June 2, 2005 -- Bouncing your baby to the beat of his favorite lullaby may save him from years of embarrassment on the dance floor later on.

A new study shows that movement, such as bouncing a baby on your knee or rocking in a chair, plays a critical role in how infants learn to "feel the beat" or rhythm of music.

Researchers found that babies paid attention to and listened longer to music that had the same beat as the music that they had been bounced to earlier.

They say the findings provide evidence that the experience of movement plays an important role in musical perception.
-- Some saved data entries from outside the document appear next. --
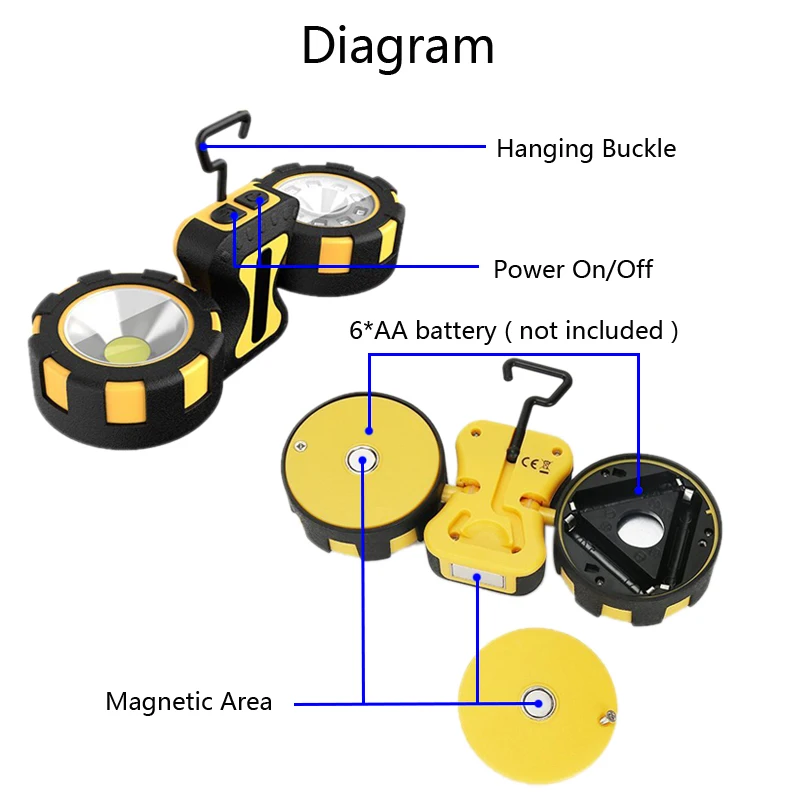 Diagram

Hanging Buckle

Power On/Off

6*AA battery ( not included )

CE

Magnetic Area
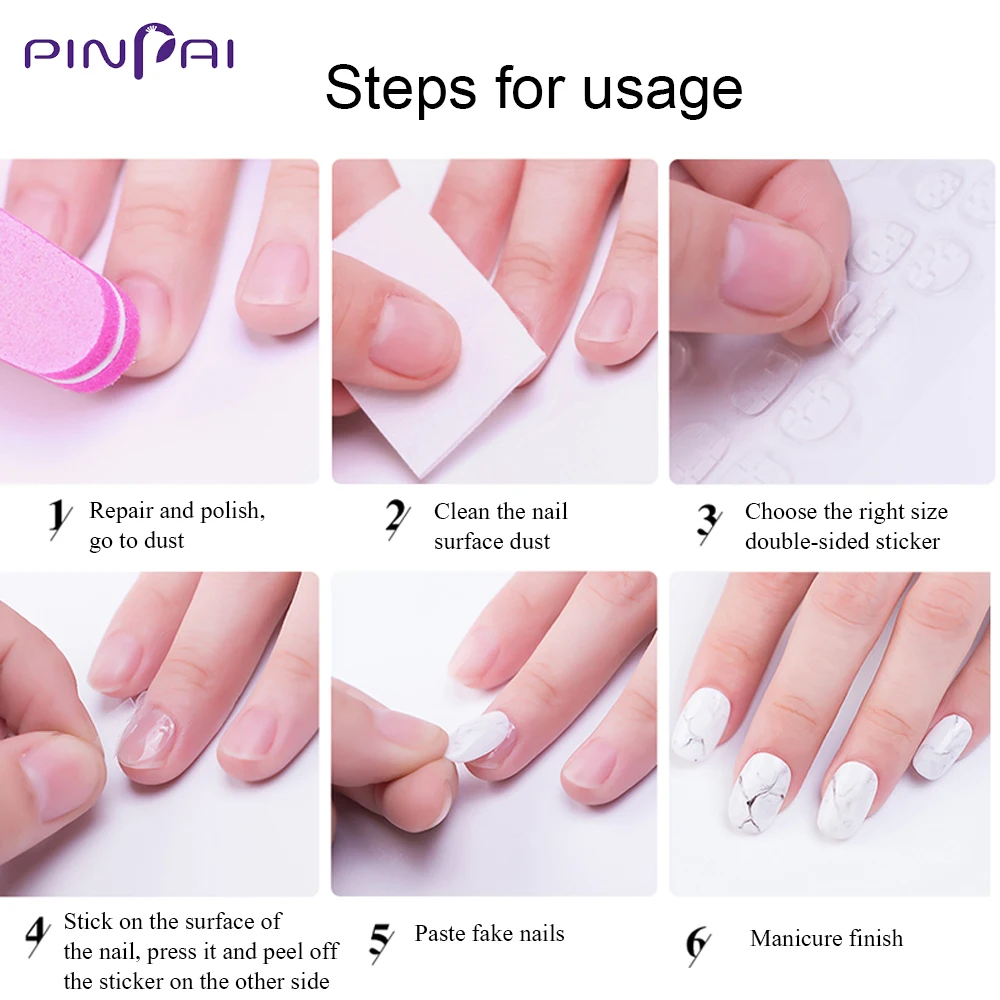 PINPAI

Steps for usage

1 Repair and polish, go to dust

2 Clean the nail surface dust

3 Choose the right size double-sided sticker

4 Stick on the surface of the nail, press it and peel off the sticker on the other side

5 Paste fake nails

6 Manicure finish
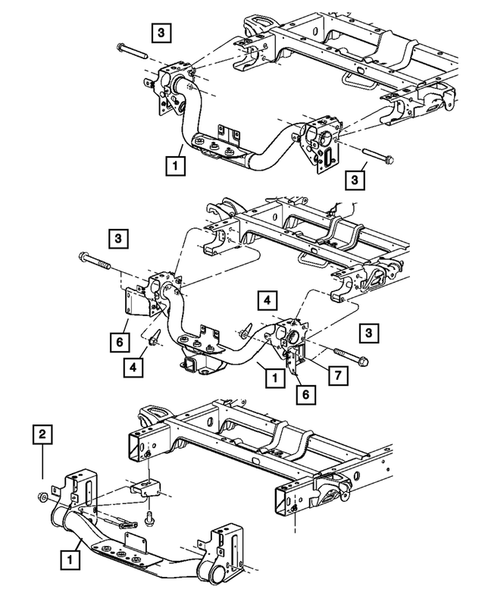 3

1

3

3

4

3

6

4

1

7

6

2

1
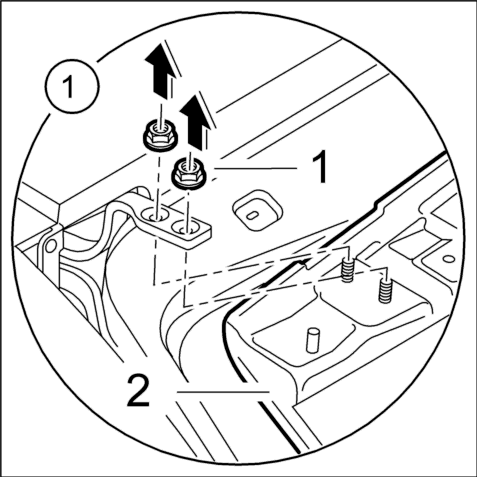 1
1
2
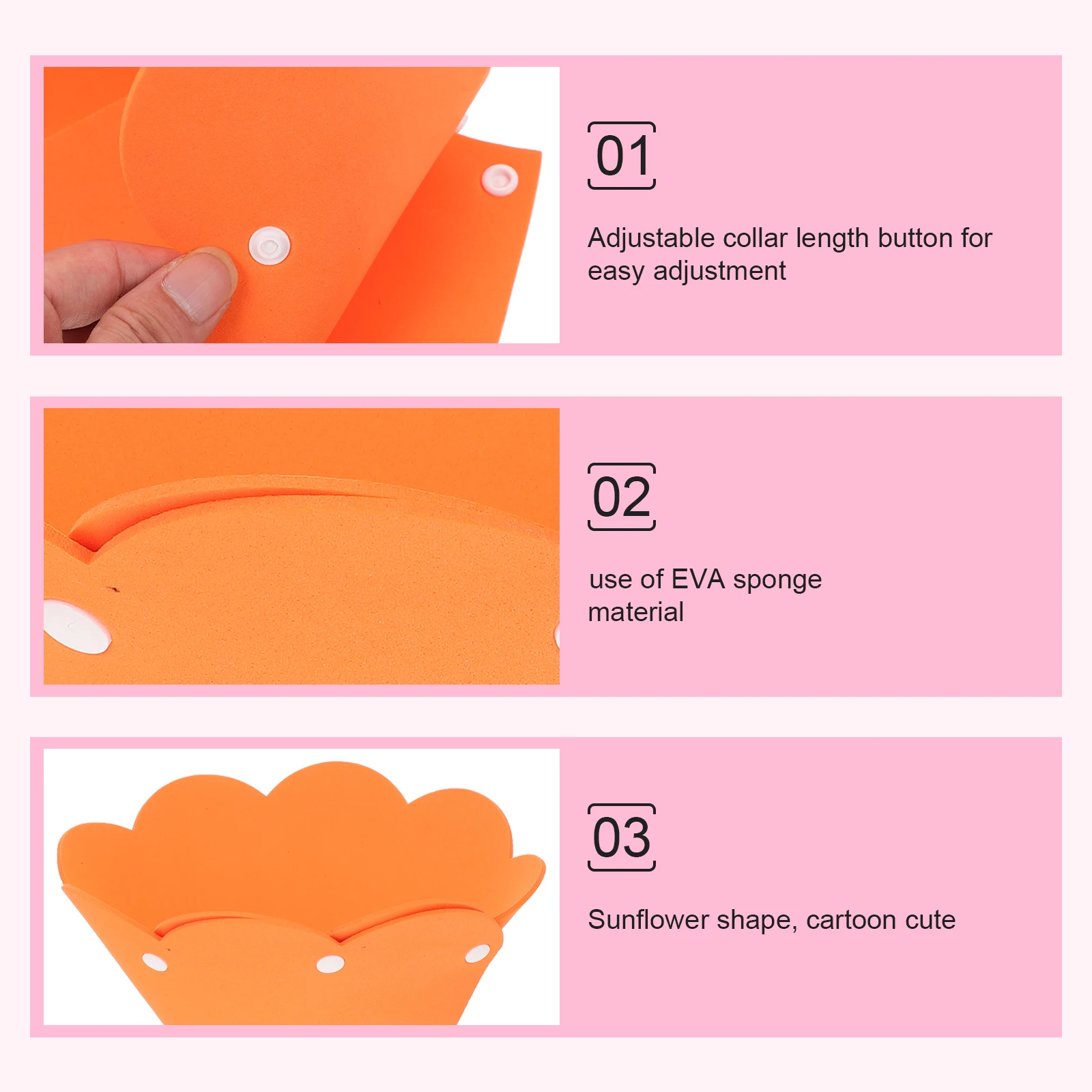 01

Adjustable collar length button for easy adjustment

02

use of EVA sponge material

03

Sunflower shape, cartoon cute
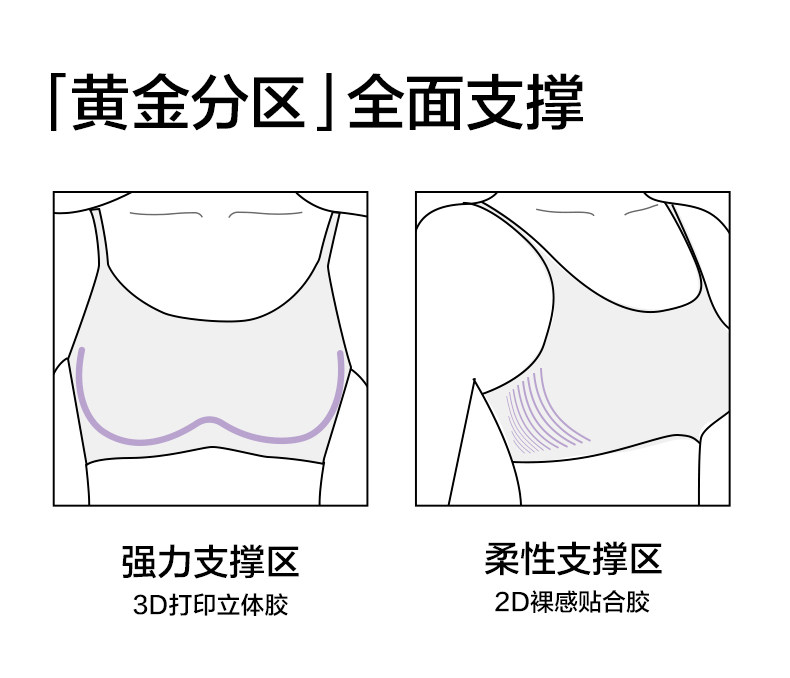 「黄金分区」全面支撑

强力支撑区
3D打印立体胶

柔性支撑区
2D裸感贴合胶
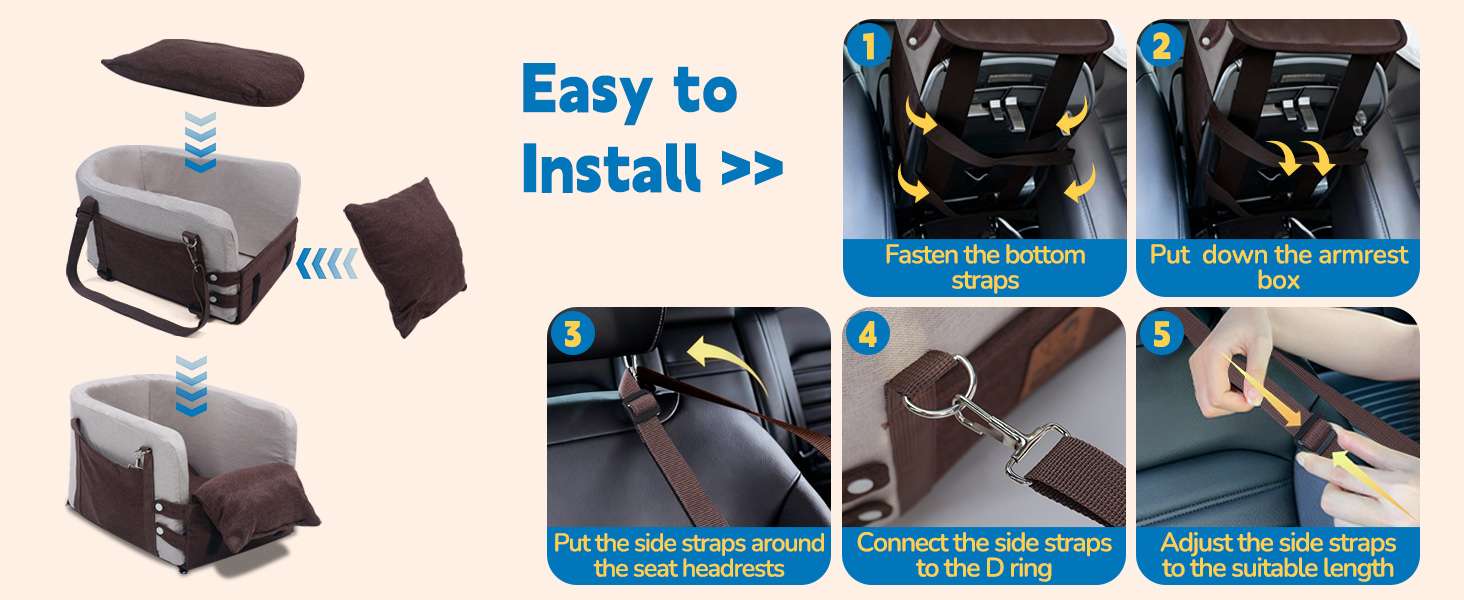 Easy to Install >>

1
Fasten the bottom straps

2
Put down the armrest box

3
Put the side straps around the seat headrests

4
Connect the side straps to the D ring

5
Adjust the side straps to the suitable length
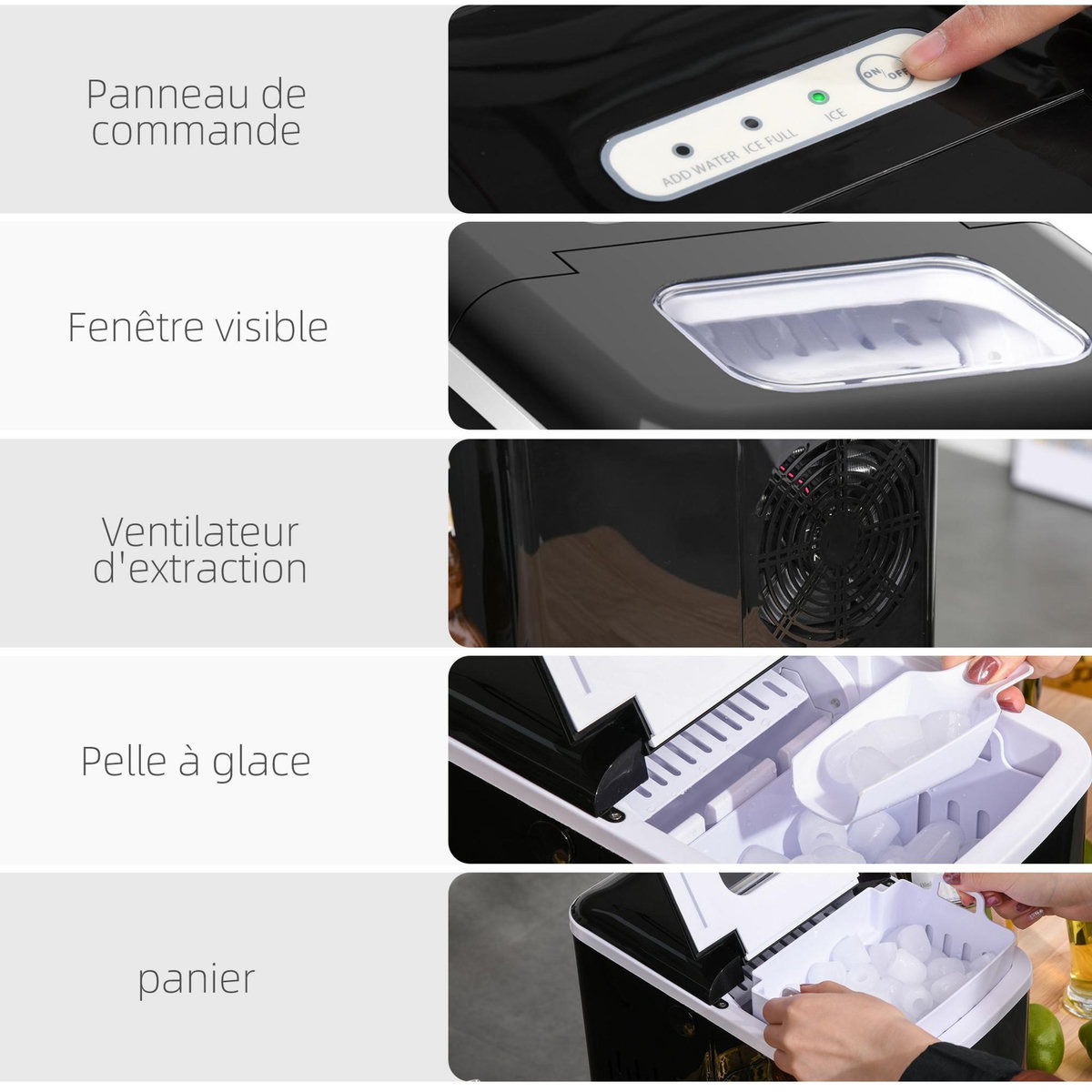 Panneau de commande

ADD WATER ICE FULL ICE ON/OFF

Fenêtre visible

Ventilateur d'extraction

Pelle à glace

panier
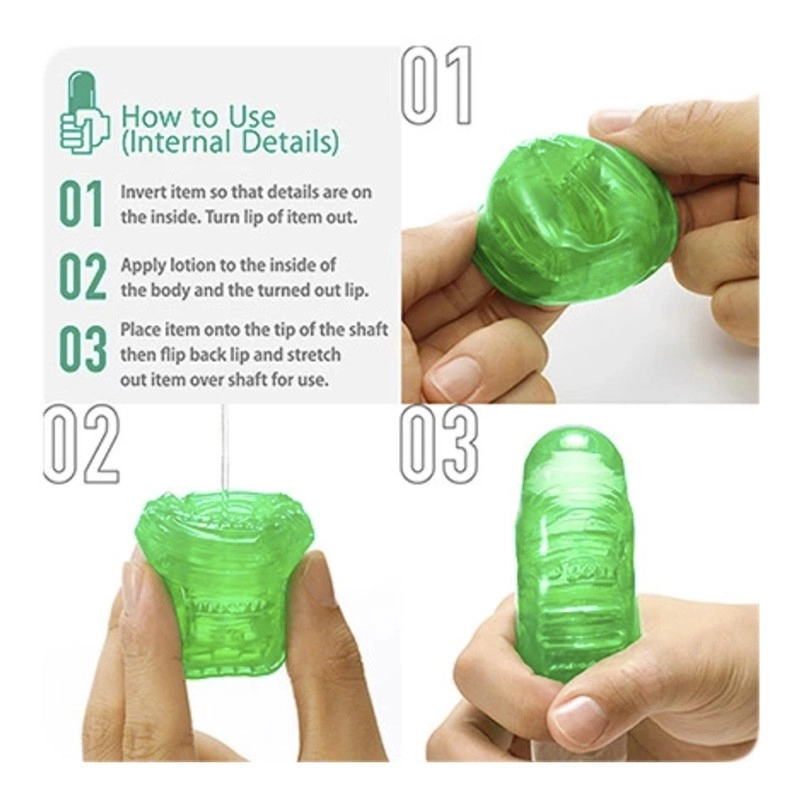 How to Use (Internal Details)

01 Invert item so that details are on the inside. Turn lip of item out.

02 Apply lotion to the inside of the body and the turned out lip.

03 Place item onto the tip of the shaft then flip back lip and stretch out item over shaft for use.

01

02

03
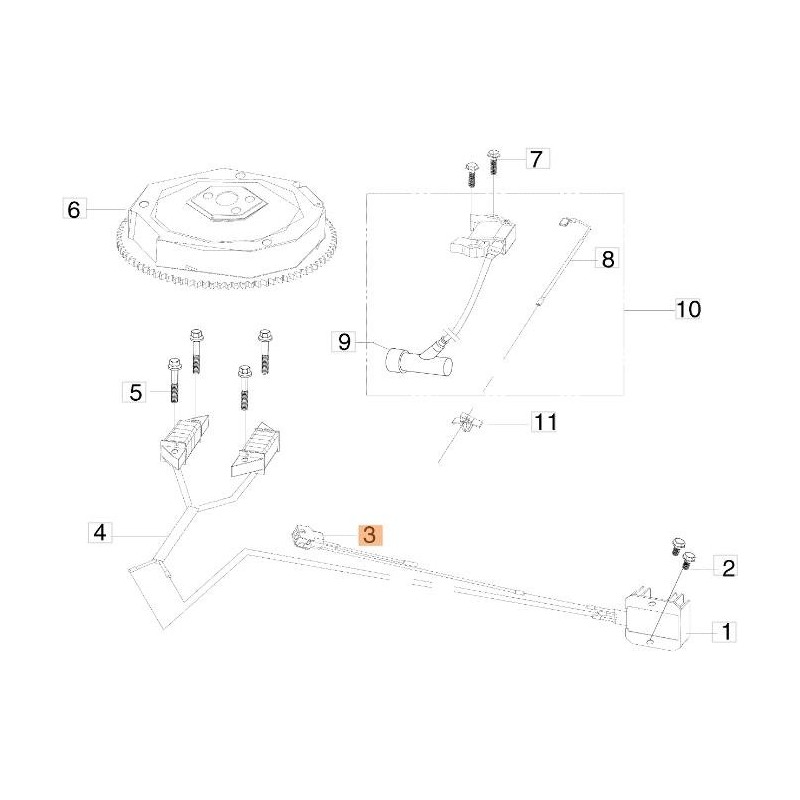 7
6
8
10
9
5
11
4
3
2
1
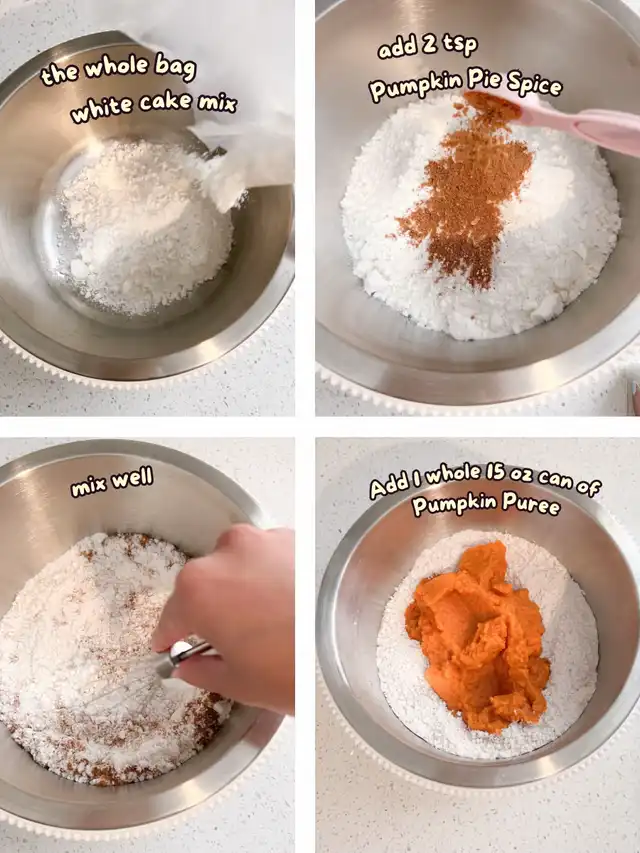 the whole bag
white cake mix

add 2 tsp
Pumpkin Pie Spice

mix well

Add 1 whole 15 oz can of
Pumpkin Puree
This ability allows people to sense the weak and strong beats in a rhythm and eventually allows them to move and dance in time with the music.

Movement Helps Infants Feel the Beat

In the study, which appears in the current issue of Science, researchers tested how movement influenced the perception of rhythm in a group of 7-month-old infants in a series of experiments.

In the first, adults holding half of the infants bounced the babies on every second beat in a march-like rhythm and the other half bounced the babies on every third beat in a waltz-like rhythm while listening to music with no apparent rhythm pattern.

The researchers played music with various rhythm patterns for the infants. They show that the infants chose to listen longer to music containing the march or waltz rhythm that they moved to earlier.

In another test, researchers bounced to the beat while the babies watched. But without moving to the music themselves, the infants expressed no interest for any particular rhythm pattern.

Researchers say the results show that the delight infants express in being rocked or bounced to music represents a critical stage in the early development of musical perception.